• Required action: Your copy of the data should match it exactly, leaving out only the pictures.

• Working data:

+ + + +

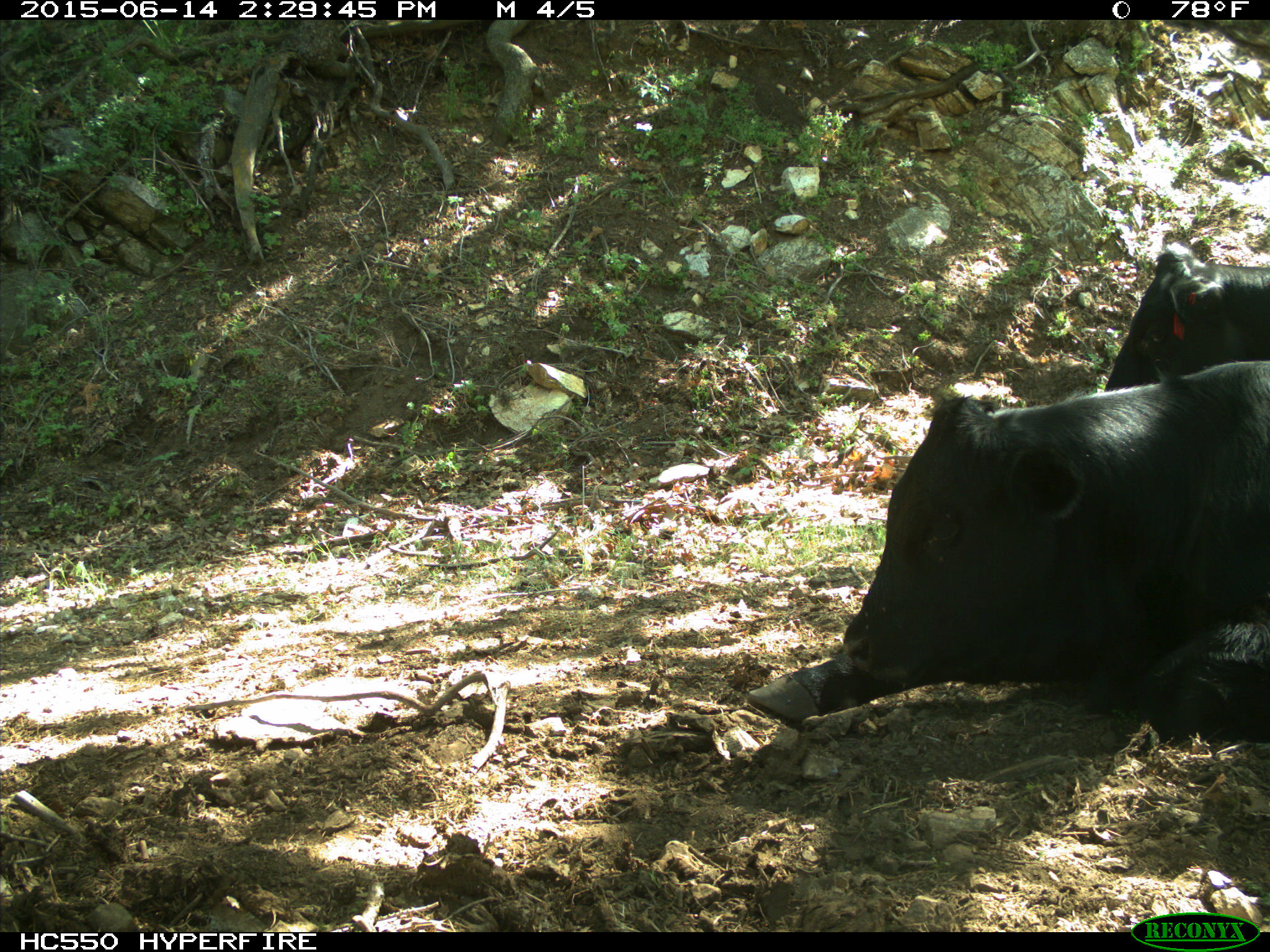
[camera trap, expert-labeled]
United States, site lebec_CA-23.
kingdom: Animalia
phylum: Chordata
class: Mammalia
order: Artiodactyla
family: Bovidae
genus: Bos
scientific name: Bos taurus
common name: domestic cow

+ + + +

• Expected answer:
[camera trap, expert-labeled]
United States, site lebec_CA-23.
kingdom: Animalia
phylum: Chordata
class: Mammalia
order: Artiodactyla
family: Bovidae
genus: Bos
scientific name: Bos taurus
common name: domestic cow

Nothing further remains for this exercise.